* Start RECORDS *
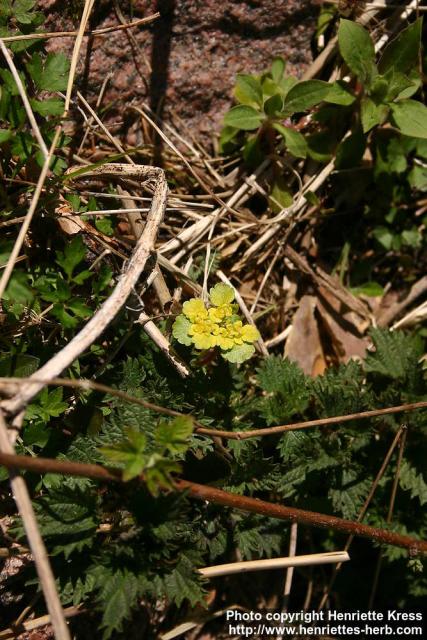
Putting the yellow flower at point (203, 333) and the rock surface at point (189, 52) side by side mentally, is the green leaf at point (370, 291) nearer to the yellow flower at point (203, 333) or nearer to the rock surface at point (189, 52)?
the rock surface at point (189, 52)

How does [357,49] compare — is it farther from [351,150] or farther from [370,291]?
[370,291]

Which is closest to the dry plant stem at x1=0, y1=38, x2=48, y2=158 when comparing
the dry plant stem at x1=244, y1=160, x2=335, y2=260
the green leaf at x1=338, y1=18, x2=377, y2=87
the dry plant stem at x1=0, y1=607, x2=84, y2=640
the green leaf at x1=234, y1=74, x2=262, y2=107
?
the green leaf at x1=234, y1=74, x2=262, y2=107

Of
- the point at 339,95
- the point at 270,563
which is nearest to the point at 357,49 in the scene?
the point at 339,95

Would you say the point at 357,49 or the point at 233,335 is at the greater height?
the point at 357,49

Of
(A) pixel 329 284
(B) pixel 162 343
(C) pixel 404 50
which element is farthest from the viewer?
(A) pixel 329 284

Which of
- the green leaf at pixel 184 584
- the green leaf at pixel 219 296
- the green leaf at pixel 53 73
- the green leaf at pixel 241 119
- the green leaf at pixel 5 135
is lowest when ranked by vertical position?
* End RECORDS *
• [THE REQUEST]: Can you reproduce all of the data above verbatim, leaving out the pictures?

• [ANSWER TO THIS TASK]:
Putting the yellow flower at point (203, 333) and the rock surface at point (189, 52) side by side mentally, is the green leaf at point (370, 291) nearer to the yellow flower at point (203, 333) or nearer to the rock surface at point (189, 52)?
the rock surface at point (189, 52)

How does [357,49] compare — is it farther from [351,150] or farther from [370,291]?
[370,291]

Which is closest to the dry plant stem at x1=0, y1=38, x2=48, y2=158 when comparing
the dry plant stem at x1=244, y1=160, x2=335, y2=260
the green leaf at x1=338, y1=18, x2=377, y2=87
the dry plant stem at x1=0, y1=607, x2=84, y2=640
the green leaf at x1=234, y1=74, x2=262, y2=107
?
the green leaf at x1=234, y1=74, x2=262, y2=107

Of
- the point at 339,95
- the point at 270,563
which is nearest to the point at 357,49 in the scene?
the point at 339,95

Would you say the point at 357,49 or the point at 233,335 is at the greater height?
the point at 357,49

Of
(A) pixel 329 284
(B) pixel 162 343
(C) pixel 404 50
which element is farthest from the viewer?
(A) pixel 329 284

Which of
- the green leaf at pixel 184 584
- the green leaf at pixel 219 296
- the green leaf at pixel 53 73
- the green leaf at pixel 241 119
- the green leaf at pixel 5 135
is lowest when ranked by vertical position?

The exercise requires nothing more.